Signed-off-by: Logan Gunthorpe <[email protected]>
---
arch/arm64/mm/mmu.c | 4 ++--
arch/ia64/mm/init.c | 4 ++--
arch/powerpc/mm/mem.c | 4 ++--
arch/s390/mm/init.c | 6 +++---
arch/sh/mm/init.c | 4 ++--
arch/x86/mm/init_32.c | 4 ++--
arch/x86/mm/init_64.c | 8 ++++----
include/linux/memory_hotplug.h | 16 ++++++++--------
mm/memory_hotplug.c | 8 ++++----
mm/memremap.c | 8 ++++----
10 files changed, 33 insertions(+), 33 deletions(-)
diff --git a/arch/arm64/mm/mmu.c b/arch/arm64/mm/mmu.c
index 128f70852bf3..ee37bca8aba8 100644
--- a/arch/arm64/mm/mmu.c
+++ b/arch/arm64/mm/mmu.c
@@ -1050,7 +1050,7 @@ int p4d_free_pud_page(p4d_t *p4d, unsigned long addr)

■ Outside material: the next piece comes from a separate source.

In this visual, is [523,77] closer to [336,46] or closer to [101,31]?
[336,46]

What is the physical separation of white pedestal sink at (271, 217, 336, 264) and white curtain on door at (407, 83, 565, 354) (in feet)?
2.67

#ifdef CONFIG_MEMORY_HOTPLUG
int arch_add_memory(int nid, u64 start, u64 size,
- struct mhp_restrictions *restrictions)
+ struct mhp_params *params)
{
int flags = 0;
@@ -1063,7 +1063,7 @@ int arch_add_memory(int nid, u64 start, u64 size,
memblock_clear_nomap(start, size);
return __add_pages(nid, start >> PAGE_SHIFT, size >> PAGE_SHIFT,
- restrictions);
+ params);
}
void arch_remove_memory(int nid, u64 start, u64 size,
struct vmem_altmap *altmap)
diff --git a/arch/ia64/mm/init.c b/arch/ia64/mm/init.c
index b01d68a2d5d9..97bbc23ea1e3 100644
--- a/arch/ia64/mm/init.c
+++ b/arch/ia64/mm/init.c
@@ -670,13 +670,13 @@ mem_init (void)
#ifdef CONFIG_MEMORY_HOTPLUG
int arch_add_memory(int nid, u64 start, u64 size,
- struct mhp_restrictions *restrictions)
+ struct mhp_params *params)
{
unsigned long start_pfn = start >> PAGE_SHIFT;
unsigned long nr_pages = size >> PAGE_SHIFT;
int ret;
- ret = __add_pages(nid, start_pfn, nr_pages, restrictions);
+ ret = __add_pages(nid, start_pfn, nr_pages, params);
if (ret)
printk("%s: Problem encountered in __add_pages() as ret=%d\n",
__func__, ret);
diff --git a/arch/powerpc/mm/mem.c b/arch/powerpc/mm/mem.c
index ef7b1119b2e2..b4bece53bec0 100644
--- a/arch/powerpc/mm/mem.c
+++ b/arch/powerpc/mm/mem.c
@@ -128,7 +128,7 @@ static void flush_dcache_range_chunked(unsigned long start, unsigned long stop,
}
int __ref arch_add_memory(int nid, u64 start, u64 size,
- struct mhp_restrictions *restrictions)
+ struct mhp_params *params)
{
unsigned long start_pfn = start >> PAGE_SHIFT;
unsigned long nr_pages = size >> PAGE_SHIFT;
@@ -144,7 +144,7 @@ int __ref arch_add_memory(int nid, u64 start, u64 size,
return -EFAULT;
}
- return __add_pages(nid, start_pfn, nr_pages, restrictions);
+ return __add_pages(nid, start_pfn, nr_pages, params);
}
void __ref arch_remove_memory(int nid, u64 start, u64 size,
diff --git a/arch/s390/mm/init.c b/arch/s390/mm/init.c
index ac44bd76db4b..e9e4a7abd0cc 100644
--- a/arch/s390/mm/init.c
+++ b/arch/s390/mm/init.c
@@ -268,20 +268,20 @@ device_initcall(s390_cma_mem_init);
#endif /* CONFIG_CMA */
int arch_add_memory(int nid, u64 start, u64 size,
- struct mhp_restrictions *restrictions)
+ struct mhp_params *params)
{
unsigned long start_pfn = PFN_DOWN(start);
unsigned long size_pages = PFN_DOWN(size);
int rc;
- if (WARN_ON_ONCE(restrictions->altmap))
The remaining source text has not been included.